EXERCISE DIRECTIONS:
Please retype the listing exactly as it appears, skipping each picture.

DATA EXCERPTS:
•••

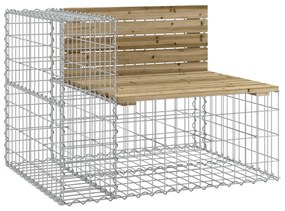 834382 vidaXL Bancă de grădină design gabion 92x71x65,5 cm lemn pin impregnat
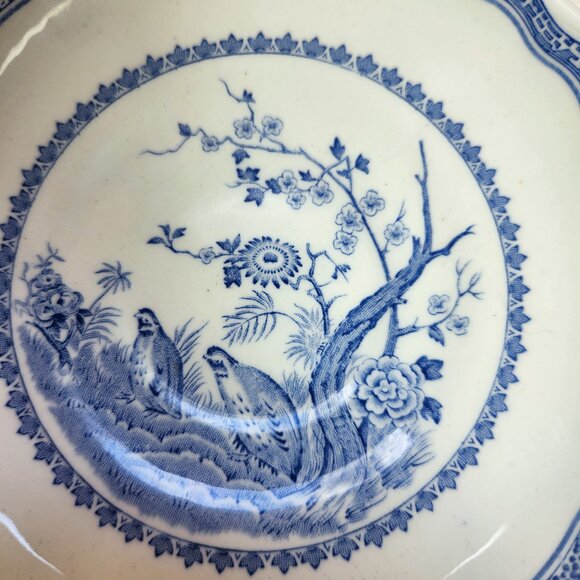 Antique Furnivals Saucer 5.5" 1913 Quail Blue RN684771 Made in England - Picture 2 of 7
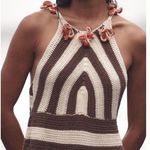 Anthropologie By  Crochet Halter Mini Dress. Size L. MSRP $128  Photo 2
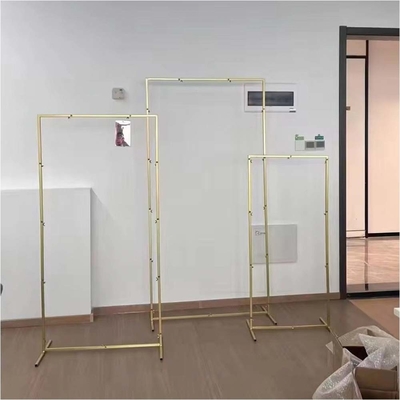 Gold Frame Event Party Balloon Backdrop Rustic Wedding Ceremony Arch Square Wedding Metal Arch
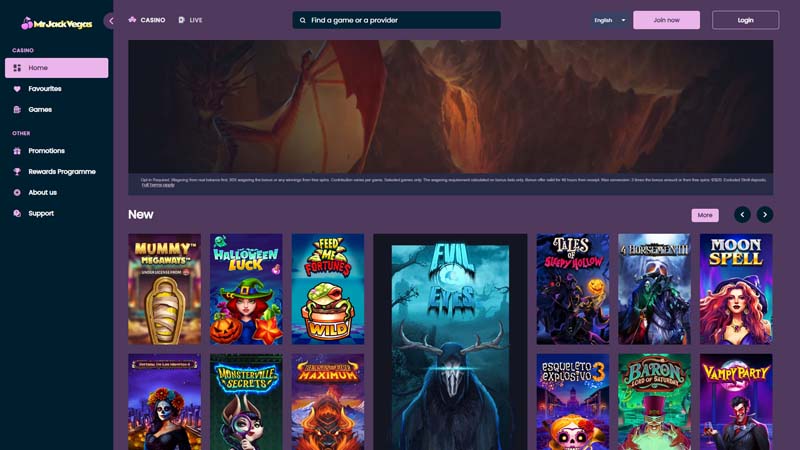 mr-jack-vegas-casino lobby screenshot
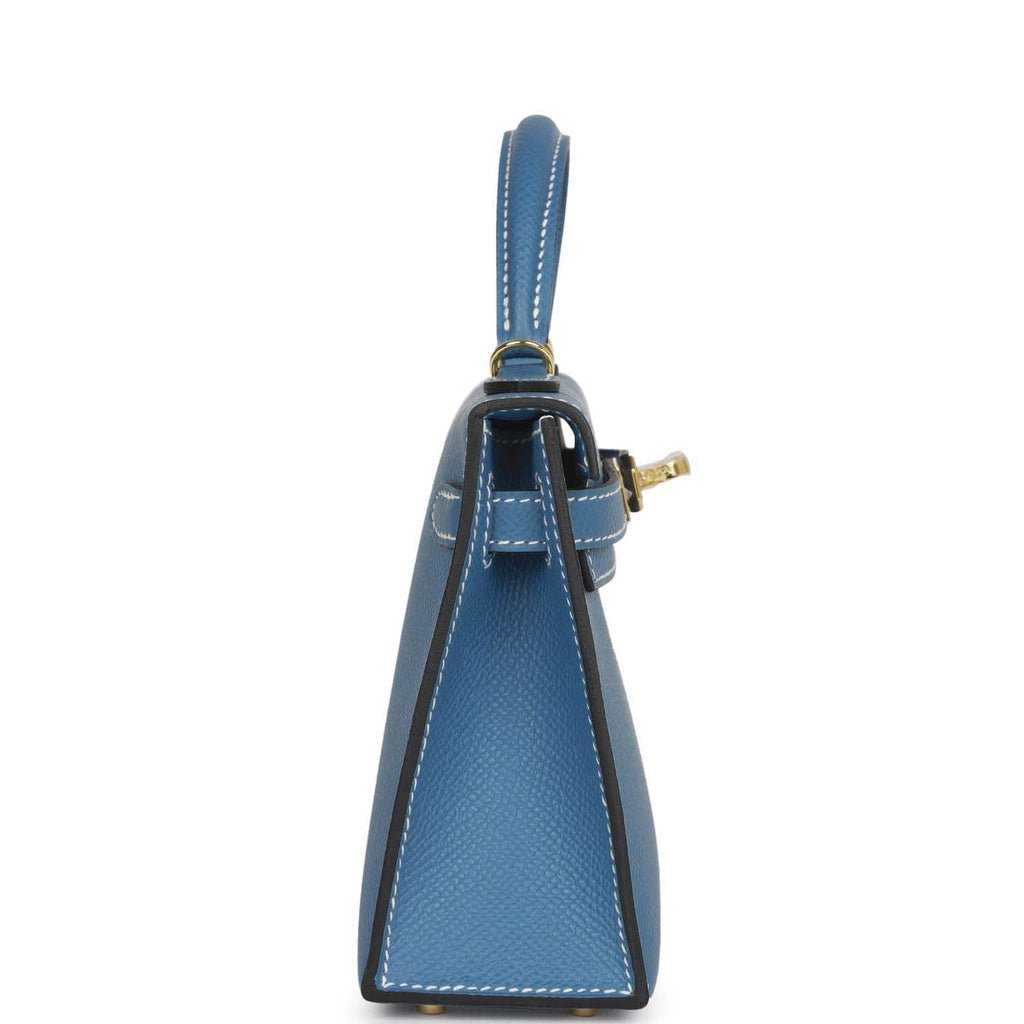 Hermes Kelly 25cm Blue Sapphire Navy Epsom Sellier Bag Gold Y Stamp, 2020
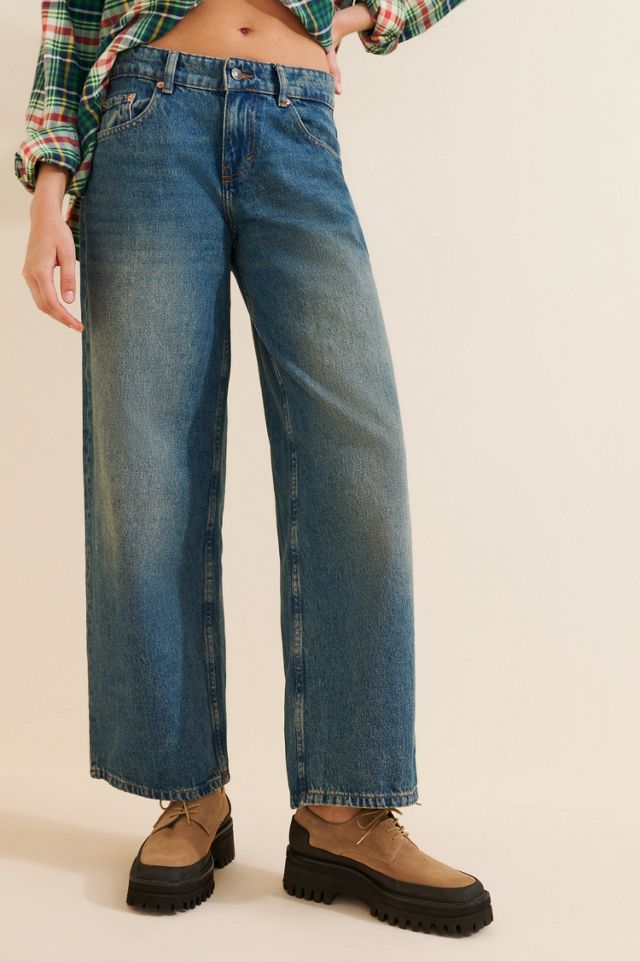 Motel Roomy Extra Wide Low Rise Jeans #3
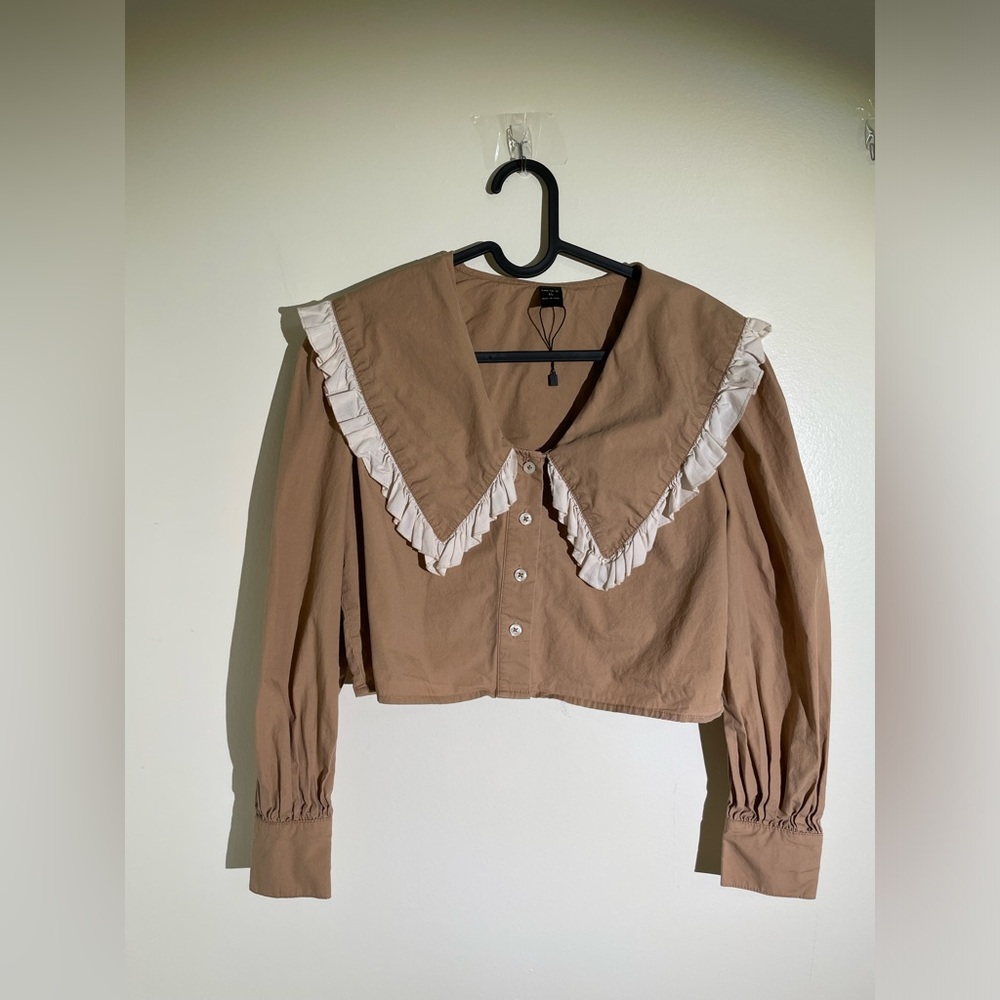 Cotton shirt top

•••

OUTPUT OF THE TASK:
 834382 vidaXL Bancă de grădină design gabion 92x71x65,5 cm lemn pin impregnat
 Antique Furnivals Saucer 5.5" 1913 Quail Blue RN684771 Made in England - Picture 2 of 7
 Anthropologie By  Crochet Halter Mini Dress. Size L. MSRP $128  Photo 2
 Gold Frame Event Party Balloon Backdrop Rustic Wedding Ceremony Arch Square Wedding Metal Arch
 mr-jack-vegas-casino lobby screenshot
 Hermes Kelly 25cm Blue Sapphire Navy Epsom Sellier Bag Gold Y Stamp, 2020
 Motel Roomy Extra Wide Low Rise Jeans #3
 Cotton shirt top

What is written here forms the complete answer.